I had distinctly not presented myself as a friend of Rema’s husband; I had presented myself as a friend of Rema. I had not known that Magda knew Rema was married — and maybe she didn’t know. So I felt suddenly pressed into revealing something I perhaps oughtn’t — a not unfamiliar situation for me since in the course of my practice I have often found myself in “situations” with patients’ families, situations in which I am being pressed, with more and less subtly manipulative locutions, into revealing what I ought not reveal. But this particular moment with Magda was complicated by the fact that I did not quite know what exactly it was I did not wish to reveal, knew only what I was trying to discover. As I sat on that worn velvet nap, my overwhelming ignorance — about Magda, about Rema — seemed to materialize as the smell of my clothing, not dirty exactly, but overheated, and exhaling parts of itself.

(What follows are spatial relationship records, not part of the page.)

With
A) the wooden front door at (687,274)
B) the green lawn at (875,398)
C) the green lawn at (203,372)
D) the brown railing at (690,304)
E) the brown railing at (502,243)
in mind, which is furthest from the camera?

So you are a friend of Rema’s husband? repeated in my mind.

And Killer — she looked like a larger version of the doppelganger’s dog.

“Well,” I began. “Well. Well, yes, I am a friend of his,” I concluded, which when I thought about it I decided was true, or true enough, and I was relieved to get to say something true because trying to maintain a lie, well, that becomes increasingly difficult over time. “That’s how I met Rema. Actually. Yes. Through him.” Which is also arguably not untrue. I reached for my tea with studied casualness. It was a maté, served in a special gourd with a straw, like Rema often made for herself at home, and I knew the drink was associated with several whole countries but I’d always thought of that gourd and its filtering straw as Rema’s own personal eccentricity. “But of course,” I said, sipping, “I’m now, currently — actually — also, very much a friend to Rema herself.”

The maté tasted terrible, like socks. I eyed the tall chocolate cookies, then lifted my eyes to the woman; the coffee table’s candle had cast her shadow up, against the ceiling, where it in turn loomed over her. “I’m curious,” she said, “to hear what you think of Rema’s husband?”

I had removed myself — parts of myself — from the conversation; a few cells were listening to Magda but whole factions of me had been devoted for some time to the question of whether enough time had passed to enable me to graciously reach for one of the oddly tall chocolate-covered cookies. “Well,” I found myself saying, as if the word itself had formed a well-filled well within me, “well he’s nice enough, isn’t he?” I made a move to the cookie, realizing that my small half-truth was already tangling my investigation.

“I only met him once,” she said without making eye contact, and reaching out a hand to pet Killer’s head. “But to be honest — and I’m an excellent judge of character, I’m an analyst — I didn’t like him. I didn’t even like him a small amount.”

I was busy trying to deal gracefully with the soft caramelly inside that I had not been prepared to find within the tall chocolate-covered cookie. Was she talking about me? Or some other me? Or someone else entirely? I had to wipe my mouth with my sleeve — I had no choice, she had not brought out napkins — and as I did, I thought, in a brief and stupid moment of mistranslated indignation, Did you hear the news about Edward? — another swatch of Rema song that I could not place — and then I swallowed my overrunning cookie too early, causing a pain in my heart (originating in my esophagus of course), as I wiped more crumbs from my mouth, recovering myself. Saliva had rushed to greet the caramel. “Oh?” I asked carefully, belatedly. “When did you meet him? Was he good-looking?”